_SELECTED EXTRACT_.
________

Re: [PATCH v4 00/14] Implement call_rcu_lazy() and miscellaneous fixes

From: Frederic Weisbecker
Date: Tue Aug 30 2022 - 06:57:50 EST


On Mon, Aug 29, 2022 at 04:48:25PM -0400, Joel Fernandes wrote:
> On Mon, Aug 29, 2022 at 4:42 PM Paul E. McKenney <paulmck@xxxxxxxxxx> wrote:
> >
> > On Mon, Aug 29, 2022 at 04:36:40PM -0400, Joel Fernandes wrote:
> > > On Mon, Aug 29, 2022 at 3:46 PM Frederic Weisbecker <frederic@xxxxxxxxxx> wrote:
> > > > On Mon, Aug 29, 2022 at 12:45:40PM -0400, Joel Fernandes wrote:
> > > > > On 8/29/2022 9:40 AM, Frederic Weisbecker wrote:
> >
> > [ . . . ]
> >
> > > > > > 2) NOCB implies performance issues.
> > > > >
> > > > > Which kinds of? There is slightly worse boot times, but I'm guessing that's do
> > > > > with the extra scheduling overhead of the extra threads which is usually not a
> > > > > problem except that RCU is used in the critical path of boot up (on ChromeOS).

________

Answer these questions about the mailing-list reply:
1. Who sent the reply, and on what date?
2. What version number does the patch series in the subject line carry?
3. In the quoted discussion, on which operating system is RCU said to be used in the critical path of boot up?
The items after this point are separate material, unrelated to the mailing-list reply.

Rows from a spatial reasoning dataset
________

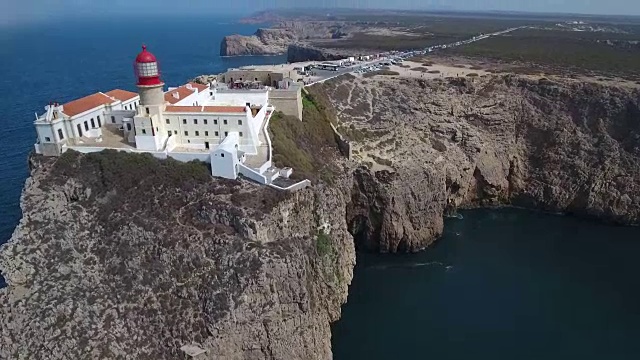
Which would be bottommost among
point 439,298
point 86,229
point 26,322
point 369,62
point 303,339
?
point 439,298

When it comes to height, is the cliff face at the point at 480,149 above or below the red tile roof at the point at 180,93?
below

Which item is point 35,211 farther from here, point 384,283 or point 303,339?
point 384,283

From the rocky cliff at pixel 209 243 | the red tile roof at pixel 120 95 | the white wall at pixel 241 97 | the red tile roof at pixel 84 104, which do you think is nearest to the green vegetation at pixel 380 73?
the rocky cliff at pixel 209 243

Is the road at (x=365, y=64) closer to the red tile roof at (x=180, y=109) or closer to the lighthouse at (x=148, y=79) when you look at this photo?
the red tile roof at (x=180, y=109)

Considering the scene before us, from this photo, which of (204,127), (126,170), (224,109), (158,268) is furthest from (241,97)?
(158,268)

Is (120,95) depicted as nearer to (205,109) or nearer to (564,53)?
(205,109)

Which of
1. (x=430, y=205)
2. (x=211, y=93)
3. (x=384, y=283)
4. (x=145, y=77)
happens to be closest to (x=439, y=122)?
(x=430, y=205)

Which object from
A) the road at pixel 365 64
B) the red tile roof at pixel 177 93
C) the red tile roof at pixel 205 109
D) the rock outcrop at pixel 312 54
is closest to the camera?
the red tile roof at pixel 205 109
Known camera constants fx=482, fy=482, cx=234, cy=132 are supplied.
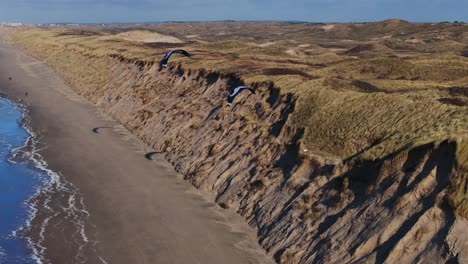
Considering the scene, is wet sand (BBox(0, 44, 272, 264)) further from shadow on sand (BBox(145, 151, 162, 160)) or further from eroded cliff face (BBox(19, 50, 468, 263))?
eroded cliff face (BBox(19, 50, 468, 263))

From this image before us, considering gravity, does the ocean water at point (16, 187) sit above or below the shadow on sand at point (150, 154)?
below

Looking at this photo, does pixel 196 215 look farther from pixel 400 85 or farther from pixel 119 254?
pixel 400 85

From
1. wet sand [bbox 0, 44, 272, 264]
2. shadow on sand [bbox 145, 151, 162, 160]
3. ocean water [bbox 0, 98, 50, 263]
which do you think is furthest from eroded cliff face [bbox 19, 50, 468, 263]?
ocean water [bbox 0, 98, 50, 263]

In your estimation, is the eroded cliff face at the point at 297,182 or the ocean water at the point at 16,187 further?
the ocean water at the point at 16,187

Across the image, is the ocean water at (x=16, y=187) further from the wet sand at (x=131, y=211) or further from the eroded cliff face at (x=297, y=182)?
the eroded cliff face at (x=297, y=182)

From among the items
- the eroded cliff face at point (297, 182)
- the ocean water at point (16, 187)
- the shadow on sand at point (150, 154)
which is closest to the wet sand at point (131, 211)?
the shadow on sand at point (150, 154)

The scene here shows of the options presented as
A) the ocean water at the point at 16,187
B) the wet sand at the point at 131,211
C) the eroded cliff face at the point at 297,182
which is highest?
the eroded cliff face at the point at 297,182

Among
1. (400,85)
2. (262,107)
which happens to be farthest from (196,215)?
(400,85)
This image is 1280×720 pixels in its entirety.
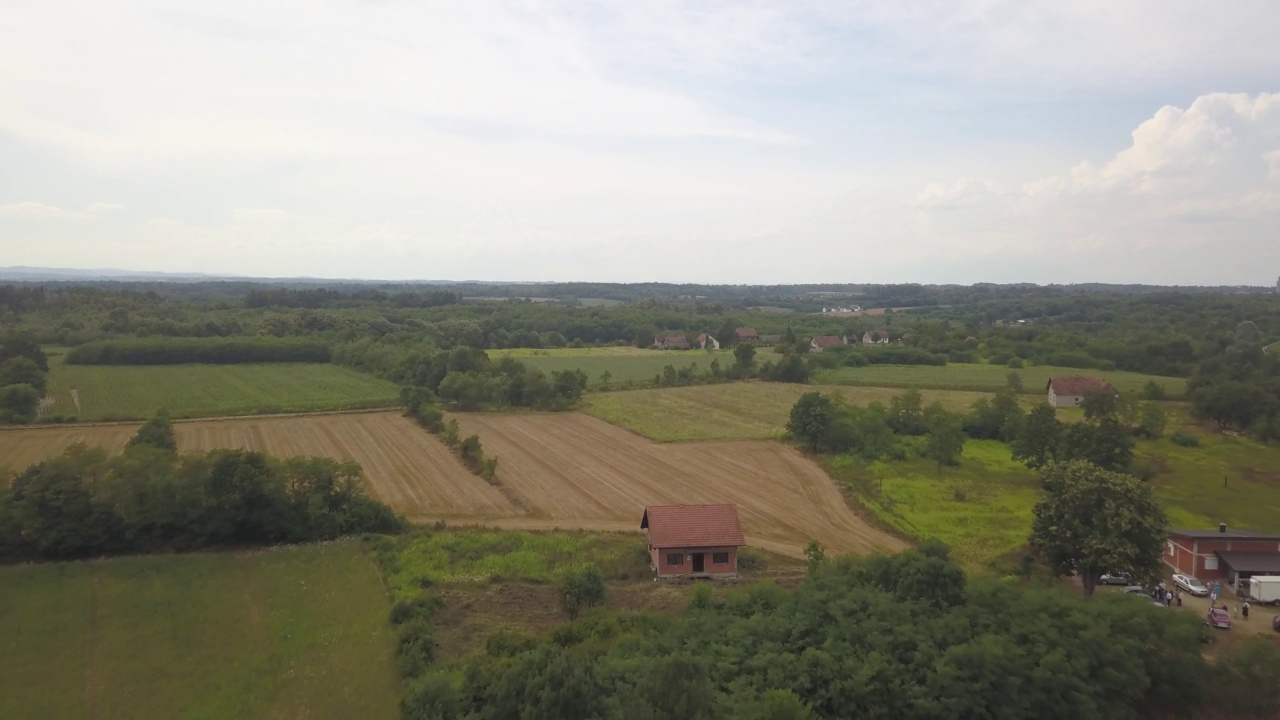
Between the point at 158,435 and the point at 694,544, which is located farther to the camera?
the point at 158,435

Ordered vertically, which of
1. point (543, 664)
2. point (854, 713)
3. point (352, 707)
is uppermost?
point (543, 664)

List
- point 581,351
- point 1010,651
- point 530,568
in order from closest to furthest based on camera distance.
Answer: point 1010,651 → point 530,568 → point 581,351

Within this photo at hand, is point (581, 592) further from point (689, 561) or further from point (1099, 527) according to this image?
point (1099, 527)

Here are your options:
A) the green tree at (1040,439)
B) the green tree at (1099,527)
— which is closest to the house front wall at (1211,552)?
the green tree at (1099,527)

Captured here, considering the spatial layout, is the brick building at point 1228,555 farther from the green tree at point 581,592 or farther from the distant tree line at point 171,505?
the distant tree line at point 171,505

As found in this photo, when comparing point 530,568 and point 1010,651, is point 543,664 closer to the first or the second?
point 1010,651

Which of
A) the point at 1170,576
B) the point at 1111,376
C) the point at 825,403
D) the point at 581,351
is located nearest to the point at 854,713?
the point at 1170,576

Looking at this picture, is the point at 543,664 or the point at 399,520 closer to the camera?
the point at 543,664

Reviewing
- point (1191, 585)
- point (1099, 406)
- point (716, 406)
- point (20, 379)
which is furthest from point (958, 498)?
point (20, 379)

________

_SOLUTION FOR THIS PROBLEM_.
1. Frederic Weisbecker, on Tue Aug 30 2022.
2. v4.
3. ChromeOS.